EXERCISE MATERIALS: Begin

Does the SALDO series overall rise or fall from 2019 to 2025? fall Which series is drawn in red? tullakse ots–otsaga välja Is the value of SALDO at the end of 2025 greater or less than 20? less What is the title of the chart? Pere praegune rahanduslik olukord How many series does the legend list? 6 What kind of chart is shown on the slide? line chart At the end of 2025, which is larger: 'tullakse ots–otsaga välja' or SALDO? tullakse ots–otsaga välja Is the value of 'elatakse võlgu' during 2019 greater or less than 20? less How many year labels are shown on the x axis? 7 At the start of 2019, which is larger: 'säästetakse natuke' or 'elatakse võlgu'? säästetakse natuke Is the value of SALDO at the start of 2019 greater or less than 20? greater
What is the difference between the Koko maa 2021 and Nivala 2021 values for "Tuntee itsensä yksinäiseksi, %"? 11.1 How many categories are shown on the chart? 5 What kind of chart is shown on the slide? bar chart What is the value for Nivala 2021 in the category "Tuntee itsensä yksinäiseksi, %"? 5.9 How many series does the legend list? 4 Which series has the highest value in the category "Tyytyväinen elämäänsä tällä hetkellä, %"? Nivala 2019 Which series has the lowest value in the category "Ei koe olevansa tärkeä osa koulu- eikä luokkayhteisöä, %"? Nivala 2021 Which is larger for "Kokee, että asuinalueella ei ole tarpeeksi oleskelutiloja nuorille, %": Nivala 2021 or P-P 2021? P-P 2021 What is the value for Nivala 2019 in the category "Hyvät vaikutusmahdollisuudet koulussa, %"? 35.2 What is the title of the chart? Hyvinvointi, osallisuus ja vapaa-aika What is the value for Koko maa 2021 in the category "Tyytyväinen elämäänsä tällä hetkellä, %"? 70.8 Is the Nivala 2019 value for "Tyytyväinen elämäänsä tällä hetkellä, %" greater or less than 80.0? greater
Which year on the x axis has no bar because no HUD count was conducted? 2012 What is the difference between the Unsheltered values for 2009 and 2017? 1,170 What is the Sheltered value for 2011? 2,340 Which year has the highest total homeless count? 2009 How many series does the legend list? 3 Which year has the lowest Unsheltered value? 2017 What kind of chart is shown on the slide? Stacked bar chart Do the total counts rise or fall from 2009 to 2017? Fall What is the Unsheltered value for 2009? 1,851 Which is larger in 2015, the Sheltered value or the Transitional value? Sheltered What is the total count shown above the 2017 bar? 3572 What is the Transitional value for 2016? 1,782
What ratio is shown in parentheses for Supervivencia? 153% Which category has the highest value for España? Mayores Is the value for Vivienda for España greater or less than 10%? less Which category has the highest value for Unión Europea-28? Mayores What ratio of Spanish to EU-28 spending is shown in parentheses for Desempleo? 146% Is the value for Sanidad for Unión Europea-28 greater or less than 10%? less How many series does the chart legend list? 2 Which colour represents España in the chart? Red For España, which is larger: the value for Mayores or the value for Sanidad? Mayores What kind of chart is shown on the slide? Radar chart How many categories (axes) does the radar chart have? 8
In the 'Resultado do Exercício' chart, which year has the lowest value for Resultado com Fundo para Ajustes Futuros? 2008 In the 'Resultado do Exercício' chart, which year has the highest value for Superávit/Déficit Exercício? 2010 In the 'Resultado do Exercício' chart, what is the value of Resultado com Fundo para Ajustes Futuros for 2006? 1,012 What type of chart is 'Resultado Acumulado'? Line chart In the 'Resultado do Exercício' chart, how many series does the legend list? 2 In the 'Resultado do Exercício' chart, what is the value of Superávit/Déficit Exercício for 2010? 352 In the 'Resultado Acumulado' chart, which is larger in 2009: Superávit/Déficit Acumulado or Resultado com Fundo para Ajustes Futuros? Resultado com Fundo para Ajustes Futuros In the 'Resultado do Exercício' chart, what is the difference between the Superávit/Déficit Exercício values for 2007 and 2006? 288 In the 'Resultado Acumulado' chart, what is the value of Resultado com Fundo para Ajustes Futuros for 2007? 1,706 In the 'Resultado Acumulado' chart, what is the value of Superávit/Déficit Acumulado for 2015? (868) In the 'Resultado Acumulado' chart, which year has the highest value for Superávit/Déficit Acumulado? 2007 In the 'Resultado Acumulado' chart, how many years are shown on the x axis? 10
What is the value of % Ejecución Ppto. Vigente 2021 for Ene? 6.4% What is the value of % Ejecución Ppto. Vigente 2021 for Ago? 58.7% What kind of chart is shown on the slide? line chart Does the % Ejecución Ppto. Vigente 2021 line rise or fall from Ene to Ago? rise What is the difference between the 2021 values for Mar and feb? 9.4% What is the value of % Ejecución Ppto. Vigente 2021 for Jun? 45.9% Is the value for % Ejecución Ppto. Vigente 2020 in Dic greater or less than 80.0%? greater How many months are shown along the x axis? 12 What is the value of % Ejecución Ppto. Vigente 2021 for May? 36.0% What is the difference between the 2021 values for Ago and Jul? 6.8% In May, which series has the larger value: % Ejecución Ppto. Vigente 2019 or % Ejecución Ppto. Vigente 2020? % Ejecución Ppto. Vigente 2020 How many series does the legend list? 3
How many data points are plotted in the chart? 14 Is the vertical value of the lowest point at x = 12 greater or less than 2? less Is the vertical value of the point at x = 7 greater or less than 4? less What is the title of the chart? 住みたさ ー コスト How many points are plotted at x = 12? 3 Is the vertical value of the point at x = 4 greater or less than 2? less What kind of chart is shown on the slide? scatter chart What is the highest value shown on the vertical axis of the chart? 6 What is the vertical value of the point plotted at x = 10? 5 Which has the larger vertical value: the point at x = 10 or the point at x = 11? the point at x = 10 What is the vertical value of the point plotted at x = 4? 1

EXERCISE MATERIALS: End

Reproduce every item above verbatim, keeping each one on its own line in the original order.

ANSWER AREA ▸
Does the SALDO series overall rise or fall from 2019 to 2025? fall Which series is drawn in red? tullakse ots–otsaga välja Is the value of SALDO at the end of 2025 greater or less than 20? less What is the title of the chart? Pere praegune rahanduslik olukord How many series does the legend list? 6 What kind of chart is shown on the slide? line chart At the end of 2025, which is larger: 'tullakse ots–otsaga välja' or SALDO? tullakse ots–otsaga välja Is the value of 'elatakse võlgu' during 2019 greater or less than 20? less How many year labels are shown on the x axis? 7 At the start of 2019, which is larger: 'säästetakse natuke' or 'elatakse võlgu'? säästetakse natuke Is the value of SALDO at the start of 2019 greater or less than 20? greater
What is the difference between the Koko maa 2021 and Nivala 2021 values for "Tuntee itsensä yksinäiseksi, %"? 11.1 How many categories are shown on the chart? 5 What kind of chart is shown on the slide? bar chart What is the value for Nivala 2021 in the category "Tuntee itsensä yksinäiseksi, %"? 5.9 How many series does the legend list? 4 Which series has the highest value in the category "Tyytyväinen elämäänsä tällä hetkellä, %"? Nivala 2019 Which series has the lowest value in the category "Ei koe olevansa tärkeä osa koulu- eikä luokkayhteisöä, %"? Nivala 2021 Which is larger for "Kokee, että asuinalueella ei ole tarpeeksi oleskelutiloja nuorille, %": Nivala 2021 or P-P 2021? P-P 2021 What is the value for Nivala 2019 in the category "Hyvät vaikutusmahdollisuudet koulussa, %"? 35.2 What is the title of the chart? Hyvinvointi, osallisuus ja vapaa-aika What is the value for Koko maa 2021 in the category "Tyytyväinen elämäänsä tällä hetkellä, %"? 70.8 Is the Nivala 2019 value for "Tyytyväinen elämäänsä tällä hetkellä, %" greater or less than 80.0? greater
Which year on the x axis has no bar because no HUD count was conducted? 2012 What is the difference between the Unsheltered values for 2009 and 2017? 1,170 What is the Sheltered value for 2011? 2,340 Which year has the highest total homeless count? 2009 How many series does the legend list? 3 Which year has the lowest Unsheltered value? 2017 What kind of chart is shown on the slide? Stacked bar chart Do the total counts rise or fall from 2009 to 2017? Fall What is the Unsheltered value for 2009? 1,851 Which is larger in 2015, the Sheltered value or the Transitional value? Sheltered What is the total count shown above the 2017 bar? 3572 What is the Transitional value for 2016? 1,782
What ratio is shown in parentheses for Supervivencia? 153% Which category has the highest value for España? Mayores Is the value for Vivienda for España greater or less than 10%? less Which category has the highest value for Unión Europea-28? Mayores What ratio of Spanish to EU-28 spending is shown in parentheses for Desempleo? 146% Is the value for Sanidad for Unión Europea-28 greater or less than 10%? less How many series does the chart legend list? 2 Which colour represents España in the chart? Red For España, which is larger: the value for Mayores or the value for Sanidad? Mayores What kind of chart is shown on the slide? Radar chart How many categories (axes) does the radar chart have? 8
In the 'Resultado do Exercício' chart, which year has the lowest value for Resultado com Fundo para Ajustes Futuros? 2008 In the 'Resultado do Exercício' chart, which year has the highest value for Superávit/Déficit Exercício? 2010 In the 'Resultado do Exercício' chart, what is the value of Resultado com Fundo para Ajustes Futuros for 2006? 1,012 What type of chart is 'Resultado Acumulado'? Line chart In the 'Resultado do Exercício' chart, how many series does the legend list? 2 In the 'Resultado do Exercício' chart, what is the value of Superávit/Déficit Exercício for 2010? 352 In the 'Resultado Acumulado' chart, which is larger in 2009: Superávit/Déficit Acumulado or Resultado com Fundo para Ajustes Futuros? Resultado com Fundo para Ajustes Futuros In the 'Resultado do Exercício' chart, what is the difference between the Superávit/Déficit Exercício values for 2007 and 2006? 288 In the 'Resultado Acumulado' chart, what is the value of Resultado com Fundo para Ajustes Futuros for 2007? 1,706 In the 'Resultado Acumulado' chart, what is the value of Superávit/Déficit Acumulado for 2015? (868) In the 'Resultado Acumulado' chart, which year has the highest value for Superávit/Déficit Acumulado? 2007 In the 'Resultado Acumulado' chart, how many years are shown on the x axis? 10
What is the value of % Ejecución Ppto. Vigente 2021 for Ene? 6.4% What is the value of % Ejecución Ppto. Vigente 2021 for Ago? 58.7% What kind of chart is shown on the slide? line chart Does the % Ejecución Ppto. Vigente 2021 line rise or fall from Ene to Ago? rise What is the difference between the 2021 values for Mar and feb? 9.4% What is the value of % Ejecución Ppto. Vigente 2021 for Jun? 45.9% Is the value for % Ejecución Ppto. Vigente 2020 in Dic greater or less than 80.0%? greater How many months are shown along the x axis? 12 What is the value of % Ejecución Ppto. Vigente 2021 for May? 36.0% What is the difference between the 2021 values for Ago and Jul? 6.8% In May, which series has the larger value: % Ejecución Ppto. Vigente 2019 or % Ejecución Ppto. Vigente 2020? % Ejecución Ppto. Vigente 2020 How many series does the legend list? 3
How many data points are plotted in the chart? 14 Is the vertical value of the lowest point at x = 12 greater or less than 2? less Is the vertical value of the point at x = 7 greater or less than 4? less What is the title of the chart? 住みたさ ー コスト How many points are plotted at x = 12? 3 Is the vertical value of the point at x = 4 greater or less than 2? less What kind of chart is shown on the slide? scatter chart What is the highest value shown on the vertical axis of the chart? 6 What is the vertical value of the point plotted at x = 10? 5 Which has the larger vertical value: the point at x = 10 or the point at x = 11? the point at x = 10 What is the vertical value of the point plotted at x = 4? 1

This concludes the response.